Since HBP1 bound the endogenous p47phox promoter, the impact of HBP1 expression on endogenous p47phox mRNA expression was investigated with stable and transient expression. We had previously characterized a stable line (B2) with constitutive and higher (approximately eightfold) HBP1 levels compared to those of the parental C2C12 line (28). The relative p47phox mRNA level between the HBP1-expressing and normal lines was determined by semiquantitative RT-PCR with 18S RNA as an internal control. As shown in Fig. 3A, there was significantly less p47phox RT-PCR product after 20, 30, and 40 cycles for the HBPI-expressing B2 line than for the parental C2C12 line.

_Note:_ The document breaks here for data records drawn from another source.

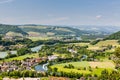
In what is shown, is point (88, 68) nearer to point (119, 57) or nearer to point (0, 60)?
point (0, 60)

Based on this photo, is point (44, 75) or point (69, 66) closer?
point (44, 75)

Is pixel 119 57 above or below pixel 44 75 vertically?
above

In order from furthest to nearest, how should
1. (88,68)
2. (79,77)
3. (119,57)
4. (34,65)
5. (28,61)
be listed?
1. (28,61)
2. (34,65)
3. (88,68)
4. (79,77)
5. (119,57)

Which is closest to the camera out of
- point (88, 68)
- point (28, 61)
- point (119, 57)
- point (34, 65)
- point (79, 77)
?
point (119, 57)

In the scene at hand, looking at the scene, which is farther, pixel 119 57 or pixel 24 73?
pixel 24 73

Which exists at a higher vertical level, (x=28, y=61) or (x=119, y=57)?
(x=119, y=57)

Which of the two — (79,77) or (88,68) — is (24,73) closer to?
(79,77)

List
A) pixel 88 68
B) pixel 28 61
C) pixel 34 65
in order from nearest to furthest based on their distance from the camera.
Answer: pixel 88 68 < pixel 34 65 < pixel 28 61

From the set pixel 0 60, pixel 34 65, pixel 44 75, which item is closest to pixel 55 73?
pixel 44 75

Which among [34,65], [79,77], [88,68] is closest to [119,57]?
[79,77]
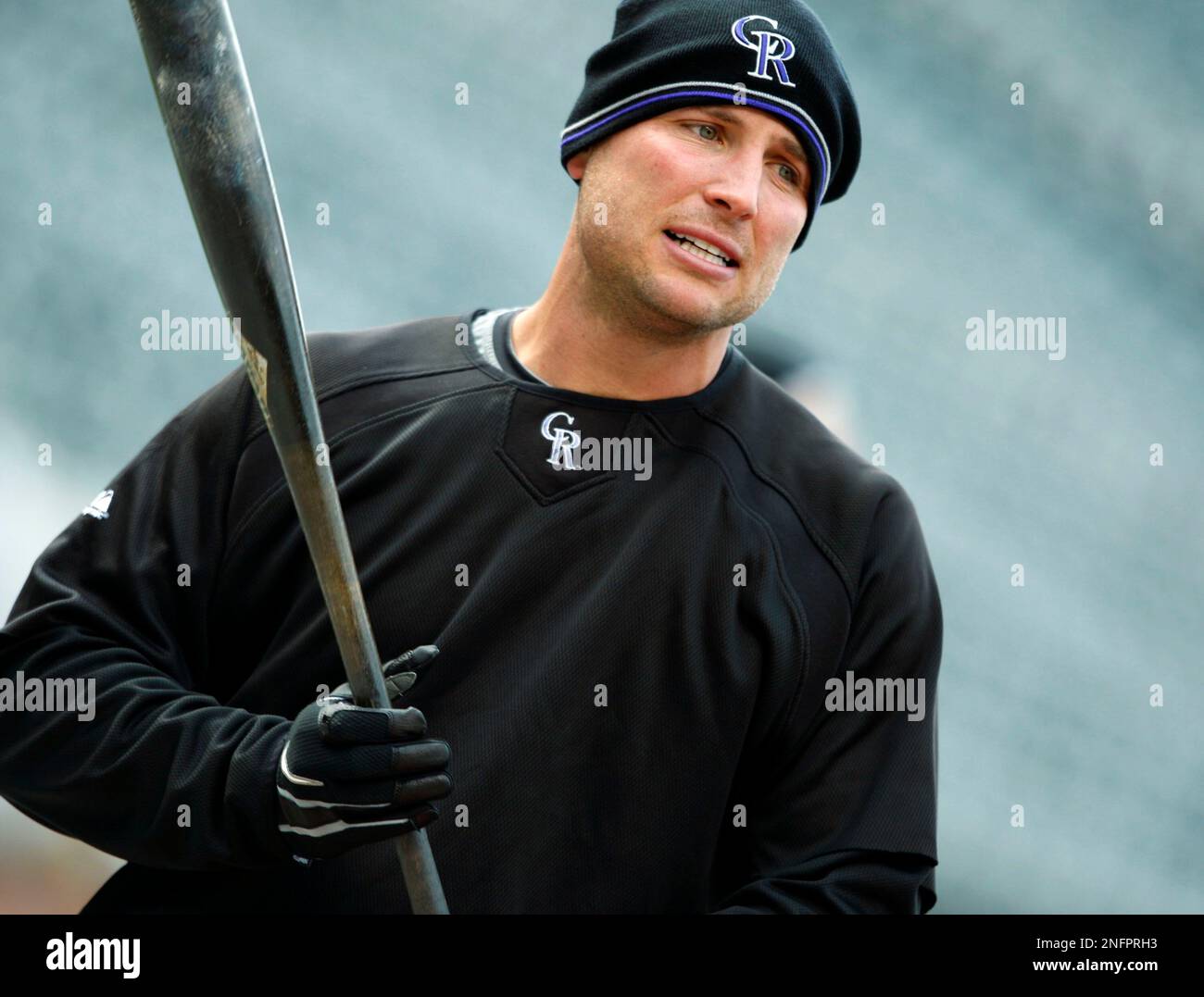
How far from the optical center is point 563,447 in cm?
167

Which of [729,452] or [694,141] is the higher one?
[694,141]

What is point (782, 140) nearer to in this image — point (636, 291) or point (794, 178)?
point (794, 178)

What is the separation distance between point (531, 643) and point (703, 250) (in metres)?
0.43

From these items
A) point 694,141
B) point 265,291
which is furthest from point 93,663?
point 694,141

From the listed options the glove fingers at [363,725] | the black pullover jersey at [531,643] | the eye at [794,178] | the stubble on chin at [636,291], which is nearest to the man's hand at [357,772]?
the glove fingers at [363,725]

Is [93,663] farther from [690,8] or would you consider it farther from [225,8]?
[690,8]

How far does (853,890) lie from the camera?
158 cm

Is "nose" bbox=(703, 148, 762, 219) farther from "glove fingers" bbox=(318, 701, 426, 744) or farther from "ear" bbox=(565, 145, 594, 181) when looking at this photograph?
"glove fingers" bbox=(318, 701, 426, 744)

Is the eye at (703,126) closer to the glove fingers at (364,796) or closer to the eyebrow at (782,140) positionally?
the eyebrow at (782,140)

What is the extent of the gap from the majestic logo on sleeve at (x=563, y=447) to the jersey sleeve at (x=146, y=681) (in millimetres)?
316

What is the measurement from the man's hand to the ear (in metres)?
0.61

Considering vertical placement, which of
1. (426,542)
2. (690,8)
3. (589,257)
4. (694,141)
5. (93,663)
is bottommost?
(93,663)

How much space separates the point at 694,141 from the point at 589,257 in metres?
0.16

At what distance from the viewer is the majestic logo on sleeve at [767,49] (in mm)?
1616
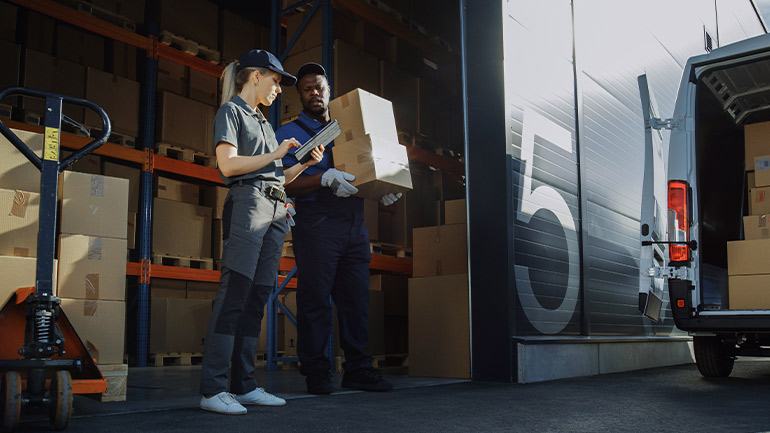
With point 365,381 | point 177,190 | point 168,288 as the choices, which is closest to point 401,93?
point 177,190

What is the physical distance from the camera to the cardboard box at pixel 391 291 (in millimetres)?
8039

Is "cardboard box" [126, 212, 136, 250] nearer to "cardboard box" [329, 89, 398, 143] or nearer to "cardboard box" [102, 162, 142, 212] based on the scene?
"cardboard box" [102, 162, 142, 212]

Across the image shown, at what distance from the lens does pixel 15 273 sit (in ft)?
12.2

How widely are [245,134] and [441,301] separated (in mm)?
2678

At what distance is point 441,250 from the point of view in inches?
231

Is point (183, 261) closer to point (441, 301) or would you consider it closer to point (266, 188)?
point (441, 301)

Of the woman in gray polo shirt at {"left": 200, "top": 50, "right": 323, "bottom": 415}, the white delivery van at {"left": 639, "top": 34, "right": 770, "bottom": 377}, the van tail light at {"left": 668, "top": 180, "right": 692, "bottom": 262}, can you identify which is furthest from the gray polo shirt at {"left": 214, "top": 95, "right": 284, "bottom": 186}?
the van tail light at {"left": 668, "top": 180, "right": 692, "bottom": 262}

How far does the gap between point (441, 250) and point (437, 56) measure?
5.01 meters

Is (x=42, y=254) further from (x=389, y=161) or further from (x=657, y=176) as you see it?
(x=657, y=176)

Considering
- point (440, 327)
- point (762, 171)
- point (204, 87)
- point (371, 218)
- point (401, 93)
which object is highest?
point (204, 87)

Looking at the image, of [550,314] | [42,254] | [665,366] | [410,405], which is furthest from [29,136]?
[665,366]

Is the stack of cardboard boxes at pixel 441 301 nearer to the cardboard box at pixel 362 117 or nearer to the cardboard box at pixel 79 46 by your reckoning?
the cardboard box at pixel 362 117

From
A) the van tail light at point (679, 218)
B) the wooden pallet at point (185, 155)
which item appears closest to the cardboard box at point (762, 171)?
the van tail light at point (679, 218)

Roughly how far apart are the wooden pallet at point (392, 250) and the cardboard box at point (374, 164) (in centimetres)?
426
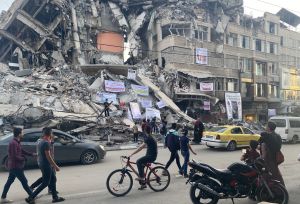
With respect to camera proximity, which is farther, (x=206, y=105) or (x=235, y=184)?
(x=206, y=105)

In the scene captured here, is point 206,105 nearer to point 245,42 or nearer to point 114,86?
point 114,86

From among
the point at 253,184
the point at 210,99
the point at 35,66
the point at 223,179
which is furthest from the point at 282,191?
the point at 35,66

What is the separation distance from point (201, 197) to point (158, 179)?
5.74ft

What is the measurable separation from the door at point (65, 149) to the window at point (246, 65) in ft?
127

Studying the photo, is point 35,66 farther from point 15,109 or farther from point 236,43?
point 236,43

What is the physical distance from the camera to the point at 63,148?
41.0 ft

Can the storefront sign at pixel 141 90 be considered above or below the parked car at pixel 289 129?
above

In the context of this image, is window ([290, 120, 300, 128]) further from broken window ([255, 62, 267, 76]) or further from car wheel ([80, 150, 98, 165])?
broken window ([255, 62, 267, 76])

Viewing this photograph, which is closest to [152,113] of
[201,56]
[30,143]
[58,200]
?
[30,143]

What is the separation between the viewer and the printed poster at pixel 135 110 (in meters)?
27.1

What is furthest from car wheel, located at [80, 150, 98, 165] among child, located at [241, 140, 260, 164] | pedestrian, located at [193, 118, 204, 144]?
pedestrian, located at [193, 118, 204, 144]

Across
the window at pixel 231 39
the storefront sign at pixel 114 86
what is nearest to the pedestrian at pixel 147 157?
the storefront sign at pixel 114 86

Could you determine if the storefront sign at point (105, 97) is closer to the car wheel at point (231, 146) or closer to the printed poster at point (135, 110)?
the printed poster at point (135, 110)

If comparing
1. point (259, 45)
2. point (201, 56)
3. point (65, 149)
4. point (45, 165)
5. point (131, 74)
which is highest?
point (259, 45)
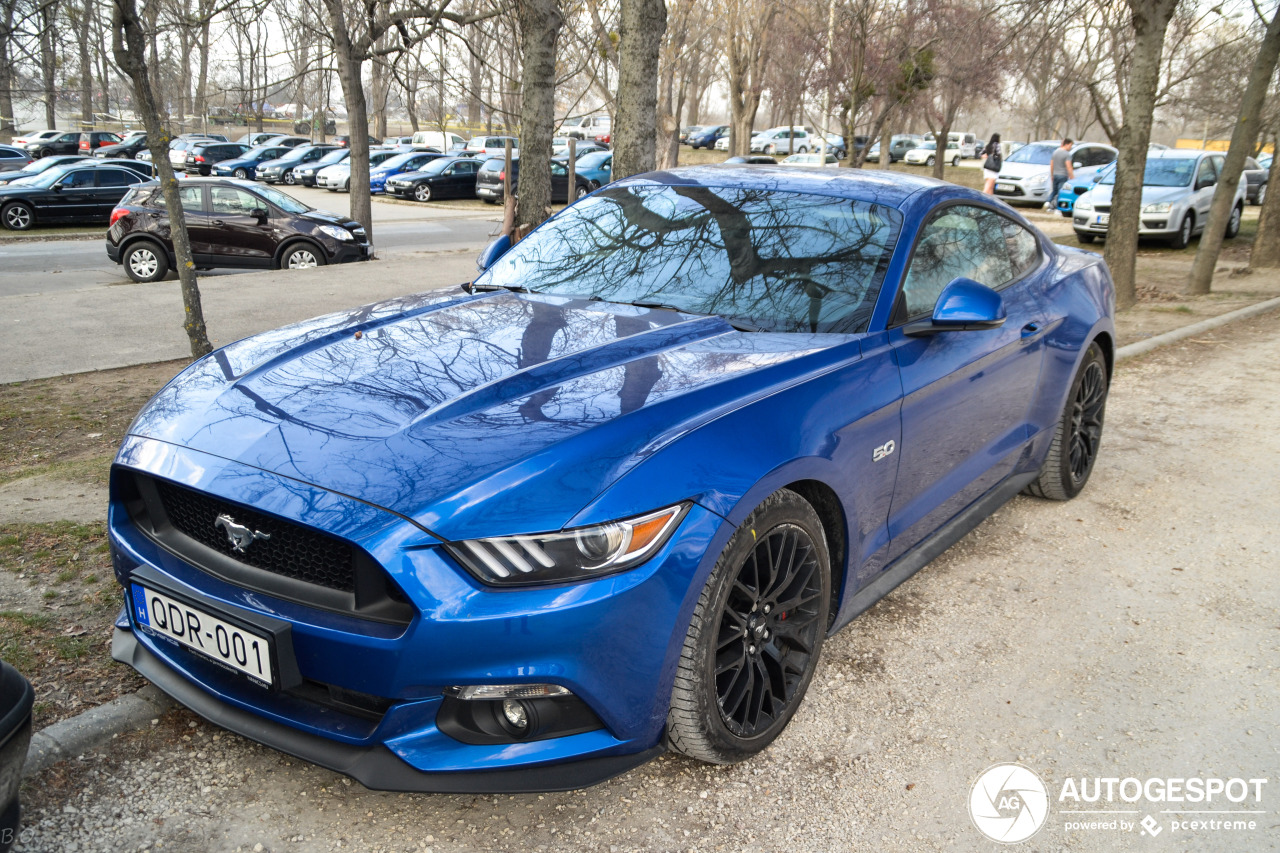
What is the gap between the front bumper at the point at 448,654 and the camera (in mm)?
2139

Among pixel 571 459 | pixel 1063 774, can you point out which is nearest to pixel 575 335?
pixel 571 459

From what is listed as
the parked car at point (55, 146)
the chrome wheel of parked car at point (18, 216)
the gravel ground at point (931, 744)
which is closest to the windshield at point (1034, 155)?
the gravel ground at point (931, 744)

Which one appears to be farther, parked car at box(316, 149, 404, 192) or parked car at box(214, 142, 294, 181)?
parked car at box(214, 142, 294, 181)

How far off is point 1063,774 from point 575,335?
1974mm

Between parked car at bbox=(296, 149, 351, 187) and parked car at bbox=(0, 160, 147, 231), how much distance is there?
476 inches

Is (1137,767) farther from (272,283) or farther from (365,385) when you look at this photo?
(272,283)

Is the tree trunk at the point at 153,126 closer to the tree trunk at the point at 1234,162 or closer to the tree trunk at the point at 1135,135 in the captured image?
the tree trunk at the point at 1135,135

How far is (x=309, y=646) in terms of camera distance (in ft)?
7.28

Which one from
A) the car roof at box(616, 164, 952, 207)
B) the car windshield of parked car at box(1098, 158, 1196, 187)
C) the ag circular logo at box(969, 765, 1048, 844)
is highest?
the car windshield of parked car at box(1098, 158, 1196, 187)

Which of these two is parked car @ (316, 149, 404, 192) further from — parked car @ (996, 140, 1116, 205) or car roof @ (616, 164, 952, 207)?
car roof @ (616, 164, 952, 207)

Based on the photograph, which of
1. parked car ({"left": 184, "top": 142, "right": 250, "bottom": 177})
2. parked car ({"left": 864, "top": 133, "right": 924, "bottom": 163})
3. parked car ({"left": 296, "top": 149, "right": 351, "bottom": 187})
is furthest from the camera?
parked car ({"left": 864, "top": 133, "right": 924, "bottom": 163})

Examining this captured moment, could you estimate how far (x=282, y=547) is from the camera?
2338 millimetres

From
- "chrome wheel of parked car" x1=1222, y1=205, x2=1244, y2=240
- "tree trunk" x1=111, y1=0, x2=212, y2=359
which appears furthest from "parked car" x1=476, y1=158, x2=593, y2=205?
"tree trunk" x1=111, y1=0, x2=212, y2=359

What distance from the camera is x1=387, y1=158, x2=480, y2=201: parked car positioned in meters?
32.5
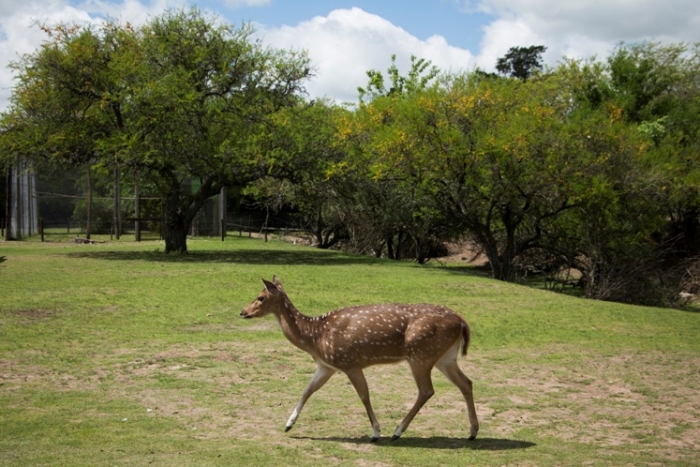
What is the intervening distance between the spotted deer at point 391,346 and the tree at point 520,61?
6565cm

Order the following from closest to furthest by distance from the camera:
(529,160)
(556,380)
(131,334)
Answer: (556,380)
(131,334)
(529,160)

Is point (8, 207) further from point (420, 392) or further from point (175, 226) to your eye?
point (420, 392)

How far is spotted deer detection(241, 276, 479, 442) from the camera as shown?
8.45 m

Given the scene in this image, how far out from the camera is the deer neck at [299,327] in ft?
28.7

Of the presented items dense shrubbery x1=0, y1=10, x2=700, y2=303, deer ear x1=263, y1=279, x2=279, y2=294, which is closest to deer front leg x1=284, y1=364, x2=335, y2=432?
deer ear x1=263, y1=279, x2=279, y2=294

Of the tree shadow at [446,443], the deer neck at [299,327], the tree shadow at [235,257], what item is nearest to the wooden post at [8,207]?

FIG. 3. — Expression of HBP1 and Δ393 affects endogenous P47phox mRNA and protein expression. (A) p47 phox mRNA expression is decreased in a stable cell line that constitutively expresses HBP1. RT-PCR for the p47phox gene was performed with 2 μg of total RNA from the control C2C12 muscle cell line and a C2C12 line overexpressing HBP1 (B2 [24]). 18S RNA was used as an internal control, as indicated in Materials and Methods. The reactions were analyzed at the indicated cycle number. MW, molecular weight. (B) Transient expression of HBP1 represses endogenous p47 phox mRNA. 293T cells were cotransfected with 2 μg of F-GFP and 5 μg of HBP1 or control plasmids. The cells were selected by FACS 36 h after transfection. The mRNA was immediately isolated from the GFP-selected cells and analyzed by RT-PCR for the p47phox gene. One microgram of RNA was used with 18S RNA as an internal control with 18S competimers (Ambion; see Materials and Methods). Amplified products were analyzed at the indicated cycle numbers. (C) Transient expression of Δ393 increases p47phox mRNA. Cells were transfected with 2 μg of F-GFP or cotransfected with 5 μg of Δ393. The purification of transfected cells and RT-PCR analysis are as described for panel B. (D) Expression of Δ393 results in increased p47phox protein levels. HEK-293T cells were transfected with either 5 μg of the pmΔ393 (lanes 2 and 3) plasmid or Δ393 (lanes 4 and 5). Western blotting was performed on protein lysates using anti-human p47 phox antisera (a generous gift of Tom Leto) (top). Lane 1 contains untransfected 293T lysate. The blot was stripped and immunoblotted (IB) with anti-HA to show expression of the Δ393 and pmΔ393 proteins.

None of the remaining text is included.